> [Teks yang Diberikan]:
───

Jumat, 25 Oktober 2013

Judith Mengalami Degradasi Karakter (?)

AKHIRNYA BROH-BRAY GUE BISA NGEBLOG LOH.. A-KHIR-NYA.
#yaudahsihdith
#emangpenting
#itucapslockganyantaibanget

Kali ini broh-bray, gue mau nulis tentang karakter. Oke. Gue emang bukan anak psikologi dan belum pernah baca buku-buku yang berhubungan dengan psikologi atau karakter. Ini sih murni dari pandangan gue pribadi. Jadi kalau mau didebat yaa gue persilakan tapi gue gabisa jawab apa-apa selain berdasarkan pandangan mata gue pribadi.

Ditekankan sekali lagi, tulisan ini ditulis berdasarkan pengamatan dan pengalaman pribadi.

Menurut gue, karakter itu bisa menjadi ciri khas seseorang.
Ada orang yang terlihat cuek bebek naajubileh tapi ternyata pas diajak ngobrol, dia mengerti kita bahkan sedetail mungkin. Ada yang tidak berani berpendapat padahal memilitki pemikiran solutif. Ada orang yang menyampaikan sesuatu yang sederhana dengan berapi-api sehingga makna mendalam tertancap di pikiran para pendengarnya. Ada yang emosinya naik-turun, pas naik bikin orang tersenyum tapi ketika turun bikin repot orang-orang sekitar. Ada yang pasrah ketika mengalami segala sesuatu. Ada yang keras kepala. Ada yang legowo. Dan lain-lain. Dan lain-lain. Dan lain-lain.

Yaaa, menurut gue, karakter itu bisa dilihat bagaimana cara orang tersebut menerima, menyikapi, menyampaikan, dan menyalurkan sesuatu.
Ibarat diagram venn, karakter seseorang itu irisan dari himpunan sifat baik secara umum dan himpunan sifat buruk secara umum. Irisan ini berbeda-beda. Ini yang membuat karakter seseorang itu unik.

Tapi namanya manusia, pasti tidak pernah puas. Selalu menuntut.
"Ya ampun, kok ada sih orang kayak gini?" Begitu bunyi kalimat yang pasti kita semua pernah mendengarnya.
Kalimat di atas bisa berarti sanjungan akibat kekaguman kita pada sifat baiknya tapi bisa berarti cercaan akibat kekesalan kita pada sifat buruknya.

Namanya juga manusia. Masih dalam proses.
Sesungguhnya gue bingung sama kalimat di atas. Terkadang kalimat di atas menjadi pembelaan kita atas sifat buruk yang dimiliki.

Contoh dekat dan realistisnya adalah gue (apalagi mengingat tulisan ini berdasarkan pemikiran, pandangan, dan pengalaman gue).
Kata orang, gue orangnya gampang galau.
Sejujurnya nih, gue pribadi galau kalau lagi sibuk-sibuknya. Kalau gue gabut setengah hidup, gue nggak bakal galau.

───

> [Daftar Item]:
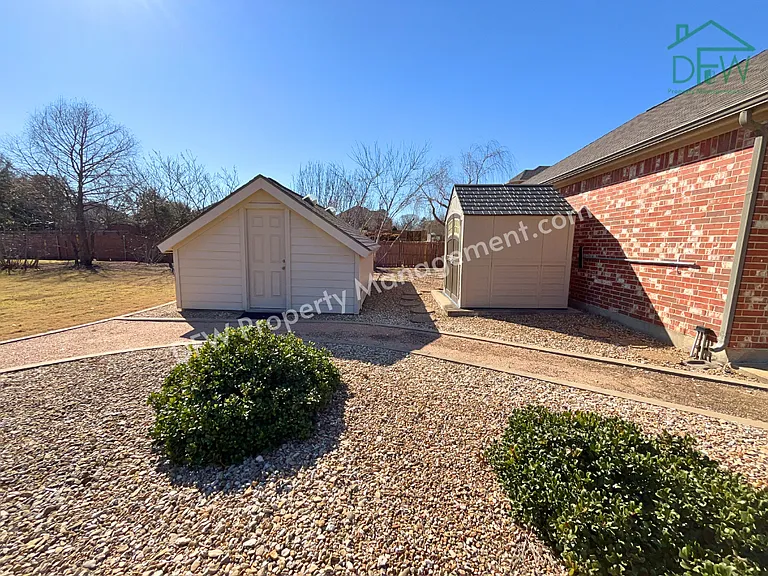 1205 Golden Gate Dr — Photo 41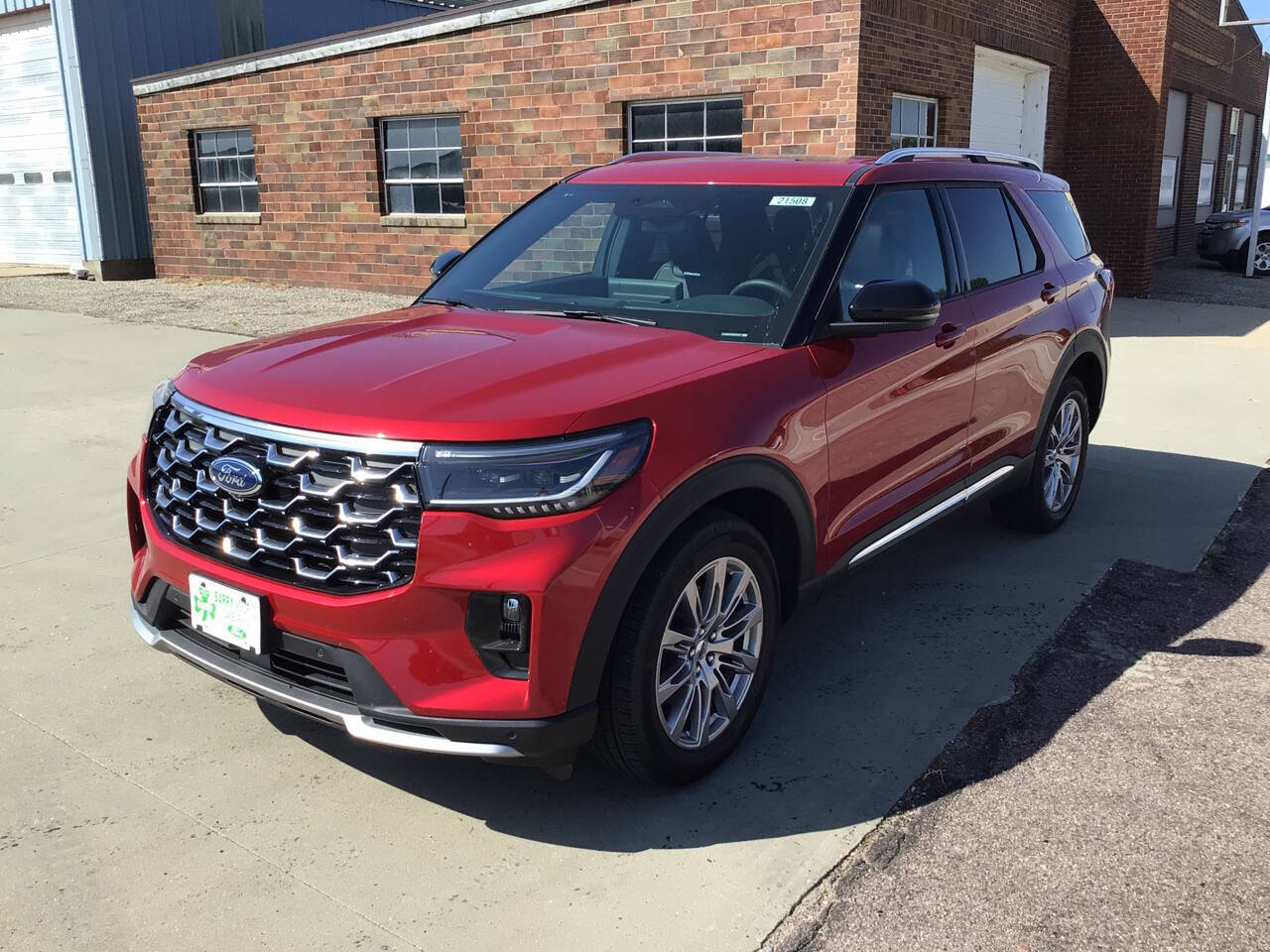 2025 Ford Explorer Platinum photo 6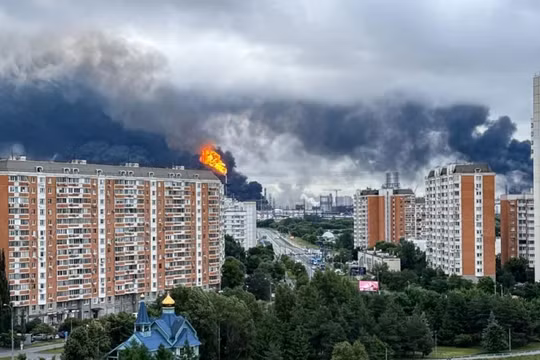 Nga sử dụng hàng trăm UAV tấn công khu vực Moscow gây nhiều đám cháy hôm 18/6. Ảnh: QQnews.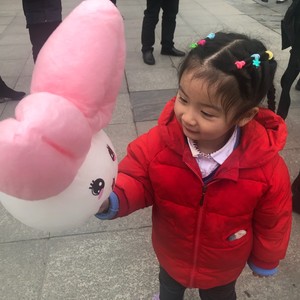 相信她, 关心她封面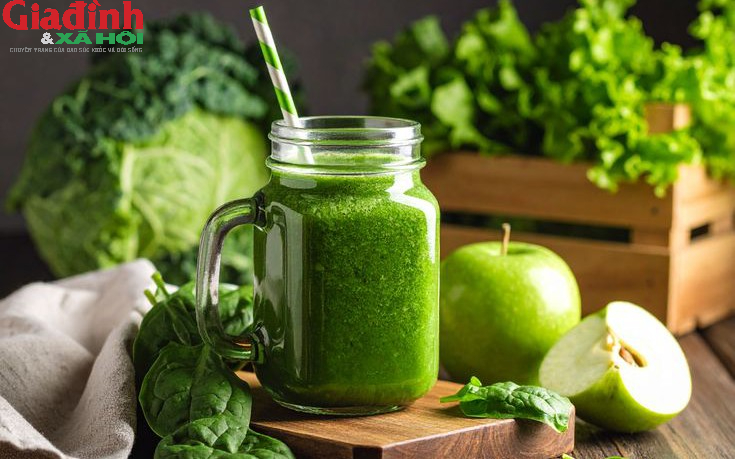 Người cao tuổi n&ecirc;n tr&aacute;nh 8 nh&oacute;m thực phẩm n&agrave;y để bảo vệ sức khỏe mỗi ng&agrave;y - Ảnh 1.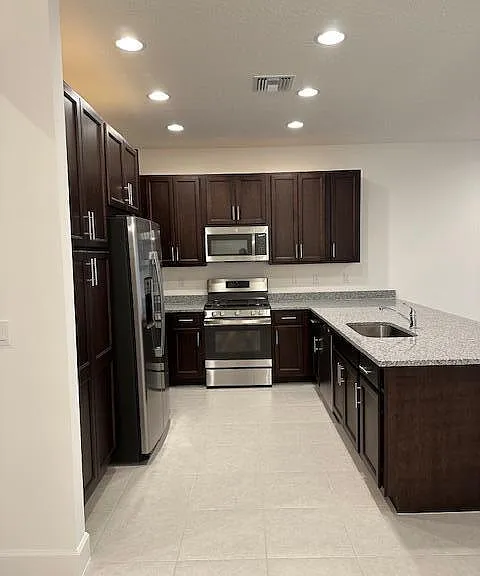 11785 SW Oceanus Blvd — Photo 6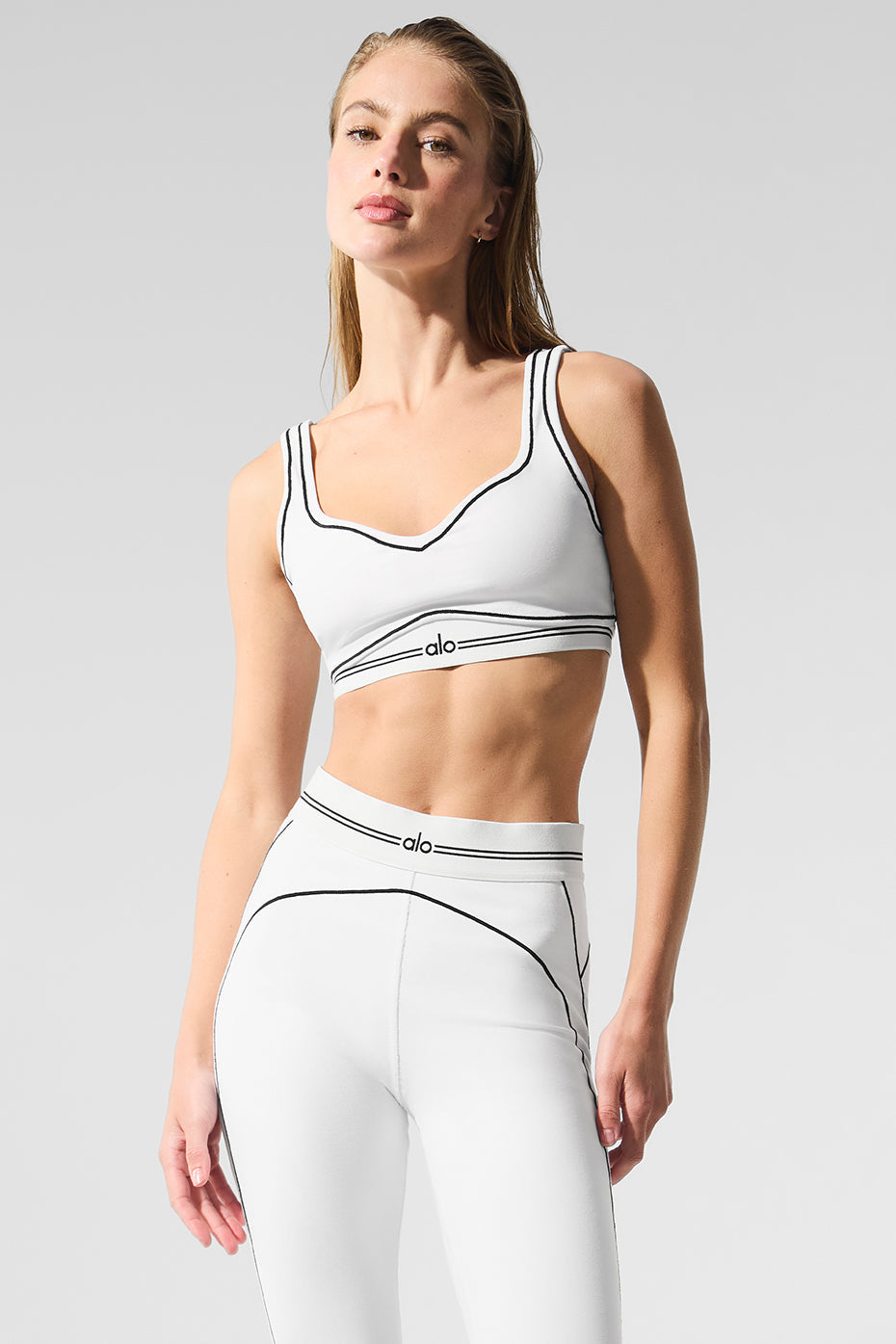 Airbrush Heart Throb Sports Bra — White/Black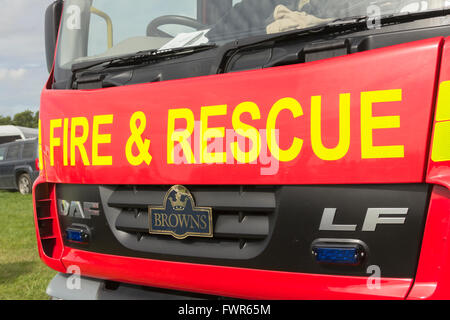 Feuer und Rettung Legende in leuchtend gelben Schriftzug auf der Vorderseite ein Feuerwehrauto. Das Fahrzeug ist ein DAF LF-Baureihe. Stockfoto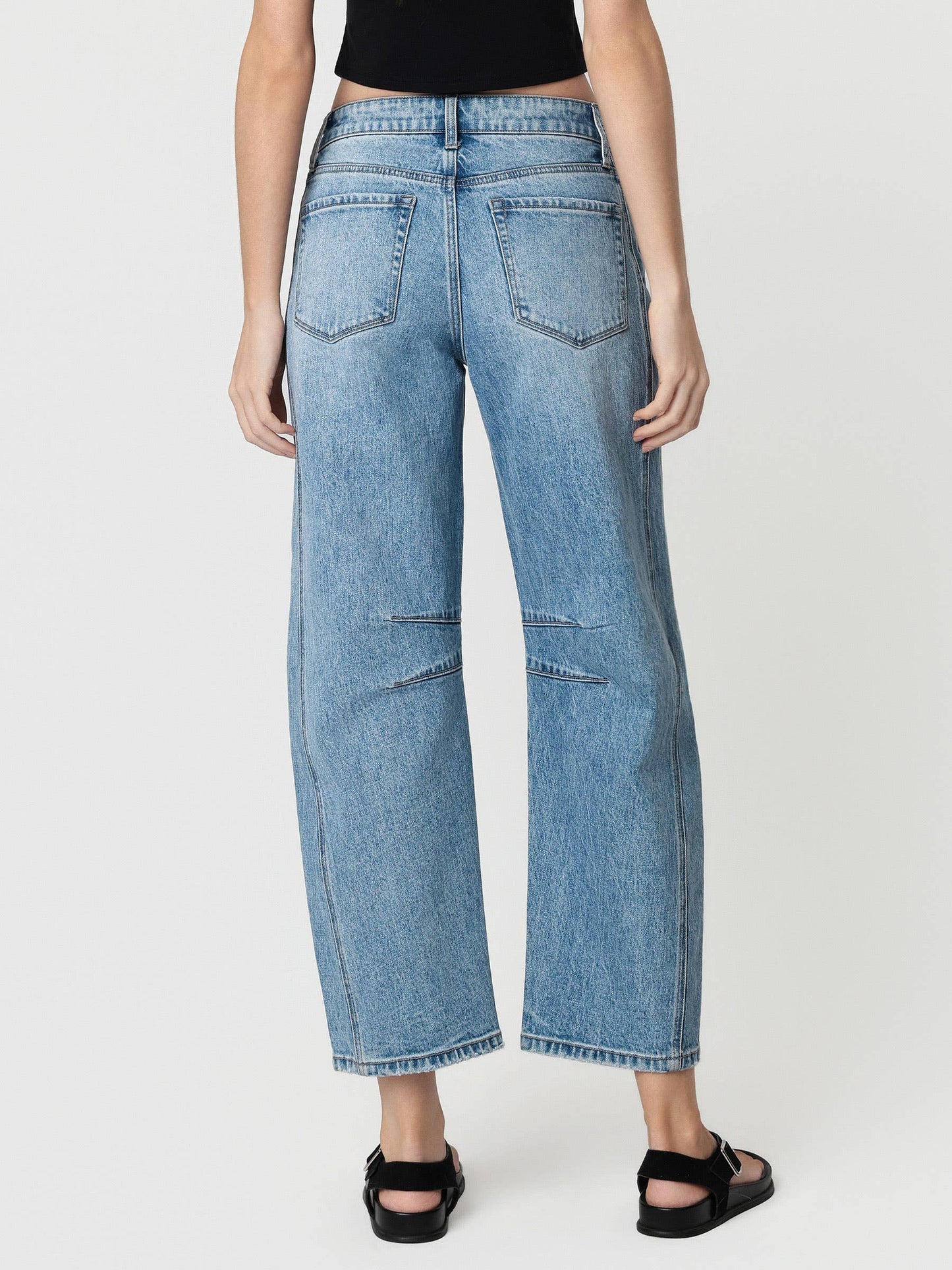 The Modern Barrel Jeans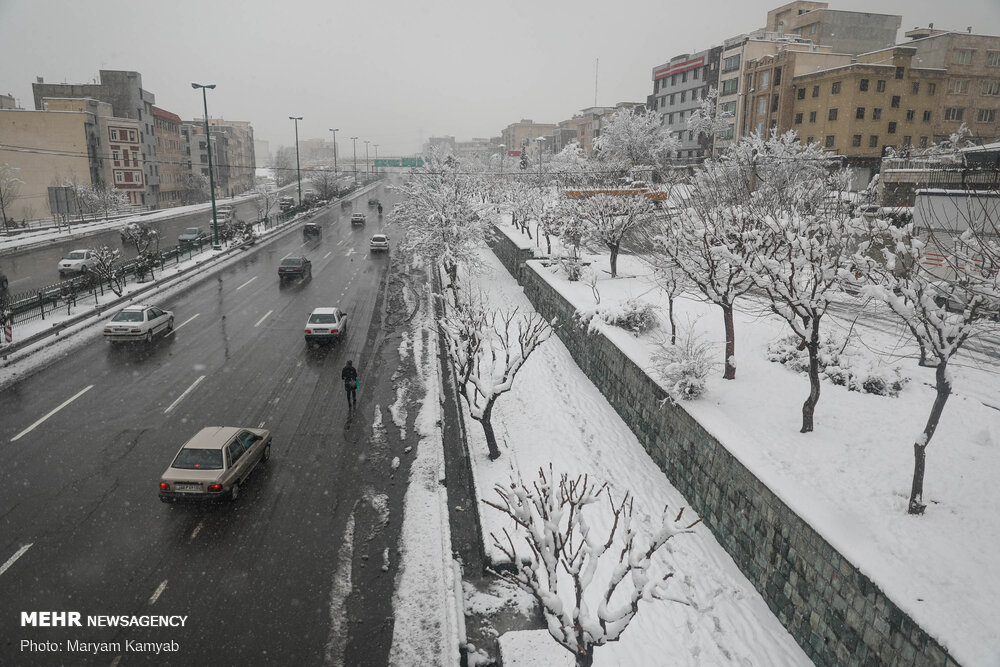 از استقرار نیروهای خدماتشهری در ۳۵۰ نقطه تهران تا شارژ مخازن شن و نمک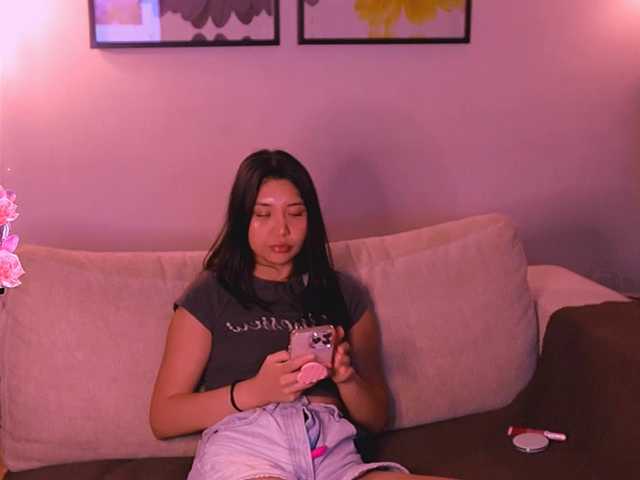 MiaBlisshere1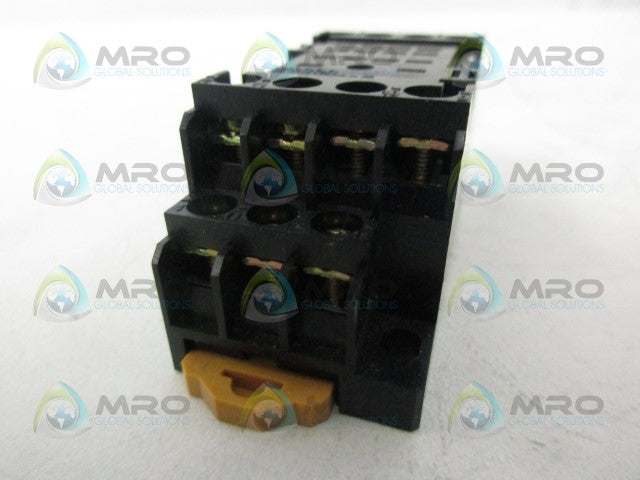 OMRON PYF14AE RELAY BASE *USED*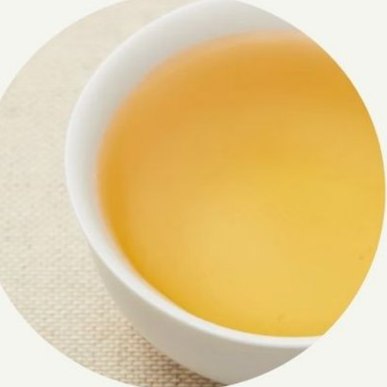 Màu nước trà ôlong — vàng hổ phách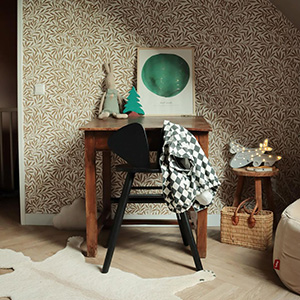 bureau in kinderkamer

───

Cetak persis sebagian teks tentang karakter, mulai dari kata-kata yang memuat "Menurut gue, karakter itu bisa menjadi" dan berhenti setelah "lain-lain. Dan lain-lain.". Item-item tersebut merupakan bahan tersendiri yang terpisah dari teks tentang karakter.

> [Hasil yang Diharapkan]:
Menurut gue, karakter itu bisa menjadi ciri khas seseorang.
Ada orang yang terlihat cuek bebek naajubileh tapi ternyata pas diajak ngobrol, dia mengerti kita bahkan sedetail mungkin. Ada yang tidak berani berpendapat padahal memilitki pemikiran solutif. Ada orang yang menyampaikan sesuatu yang sederhana dengan berapi-api sehingga makna mendalam tertancap di pikiran para pendengarnya. Ada yang emosinya naik-turun, pas naik bikin orang tersenyum tapi ketika turun bikin repot orang-orang sekitar. Ada yang pasrah ketika mengalami segala sesuatu. Ada yang keras kepala. Ada yang legowo. Dan lain-lain. Dan lain-lain. Dan lain-lain.